Dalam sejarah Islam, kita mengenal perjanjian Hudaibiyah. Yakni, penjanjian kaum muslimin yang dipimpin Rasulullah SAW dengan orang kafir Quraisy. Kaum muslimin yang sudah menjelma menjadi komunitas besar, hendak melaksanakan umrah di Makkah. Namun, penguasa Makkah yang terdiri dari kaum kafir Quraisy, menghalang-halangi niat tersebut. Pertumpahan darah nyaris terjadi. Tetapi, Nabi memilih jalur diplomasi. Perjanjian pun dibuat.

Perjanjian yang kemudian disebut perjanjian Hudaibiyah, karena tempatnya di Hudaibiyah (22 Km arah barat Makkah) merupakan konsensus. Jalan tengah. Satu sisi, keinginan umat Islam melaksanakan umrah harus rela ditunda tahun depan. Di sisi lain, kafir Quraisy yang tidak menginginkan umat Islam masuk ke Makkah, harus rela di tahun depan umat Islam bisa masuk ke Makkah. Fifty-fifty. Mungkin pembagiannya tidak sama persis. Tetapi, kurang lebih mendekati imbang.

Ormas Islam seperti Nahdlatul Ulama dan Muhammadiyah memproklamirkan diri sebagai ormas yang berprinsip washatiyah (jalan tengah). Ini artinya, kedua ormas itu menyadari bahwa kehidupan beragama, bermasyarakat, berbangsa dan bernegara, harus rela berbagi dengan kelompok lain. Negara Kesatuan Republik Indonesia (NKRI) adalah jalan tengah ketika para pendiri bangsa menyadari bahwa di dalam pelukan ibu pertiwi ada sejumlah etnis, suku, ras, keyakinan yang berbeda-beda.

Apa yang saya ungkapkan itu, mungkin terdengar klasik. Namun, dalam konteks sekarang perlu digaungkan lagi.
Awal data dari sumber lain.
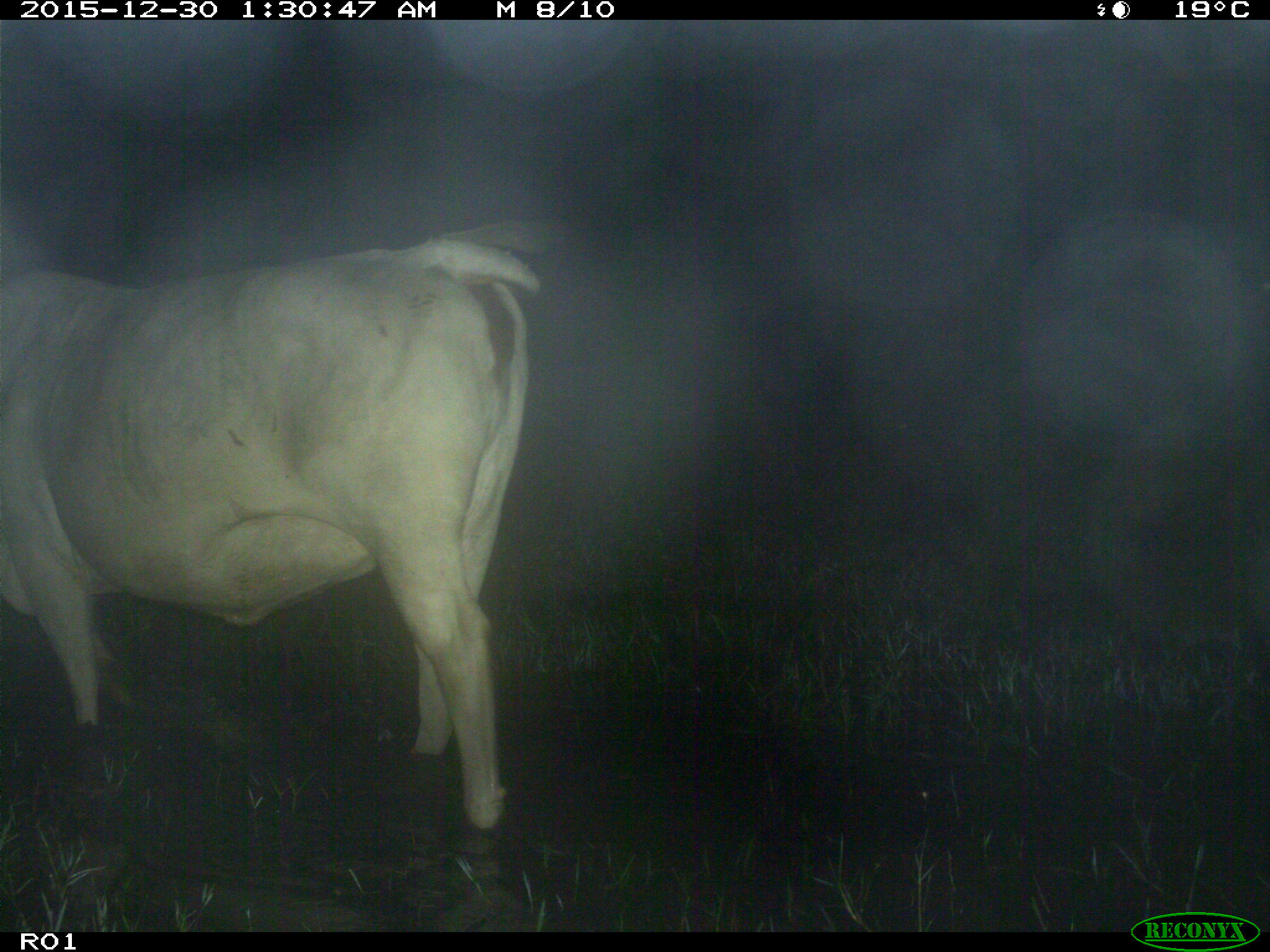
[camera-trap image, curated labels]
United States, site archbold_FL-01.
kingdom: Animalia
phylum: Chordata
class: Mammalia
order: Artiodactyla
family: Bovidae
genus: Bos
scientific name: Bos taurus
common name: domestic cow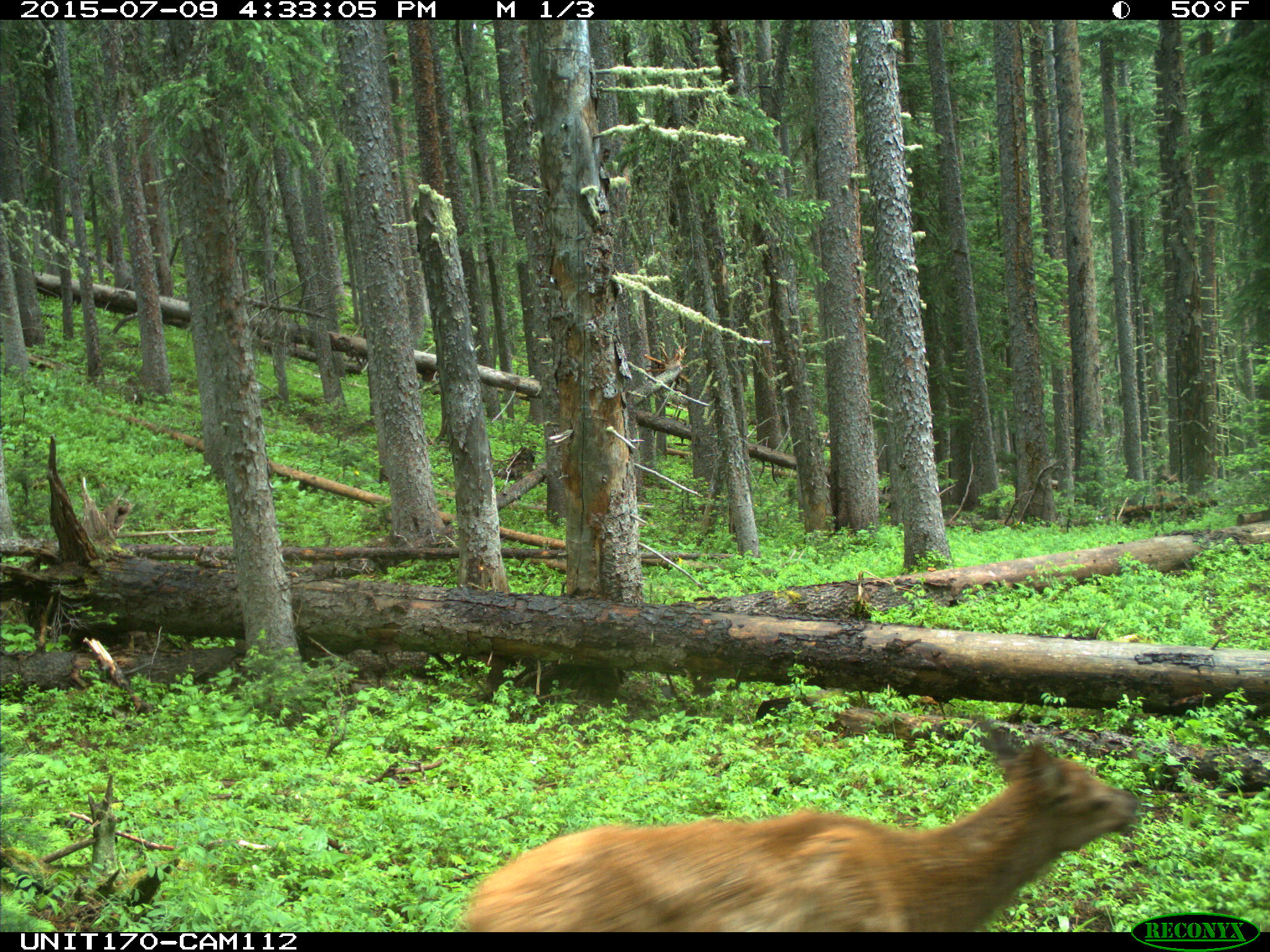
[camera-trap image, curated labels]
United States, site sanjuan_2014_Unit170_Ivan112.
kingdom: Animalia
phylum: Chordata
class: Mammalia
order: Artiodactyla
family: Cervidae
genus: Cervus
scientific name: Cervus elaphus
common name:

Ada gejala, sejumlah anak bangsa yang lupa dengan prinsip mulia ini. Mereka merasa benar sendiri dan memaksakan kehendaknya untuk diterima oleh kelompok lain.

Sejak negara ini didirikan, para pendiri bangsa memang sudah menyatakan bahwa bangsa ini menganut sistem terbuka. Semua elemen bangsa diberi keleluasaan untuk berekspresi, menyampaikan pendapat dan memperjuangkan kepentingannya. Namun, tidak boleh memaksakan kehendak. Ada batasan-batasan yang harus ditaati. Harus memberikan ruang kepada pihak lain. Karena itu, sistem demokrasi pun diadopsi untuk dijadikan model dalam kehidupan berbangsa dan bernegara.

Umat Islam yang menjadi penduduk masyoritas bangsa ini, tidak keberatan dengan sistem demokrasi tersebut. Sebab, pada dasarnya meski istilah yang digunakan tidak sama persis, namun ajaran Nabi Muhammad SAW tentang kehidupan bermasyarakat pada dasarnya sudah sejalan dengan prinsip-prinsip demokrasi. Nabi tidak pernah mengajarkan umat Islam untuk memaksakan kehendak. Dakwah pun tidak boleh memaksa. Menerapkan hukum agama pun, juga dengan proses yang gradual atau bertahap.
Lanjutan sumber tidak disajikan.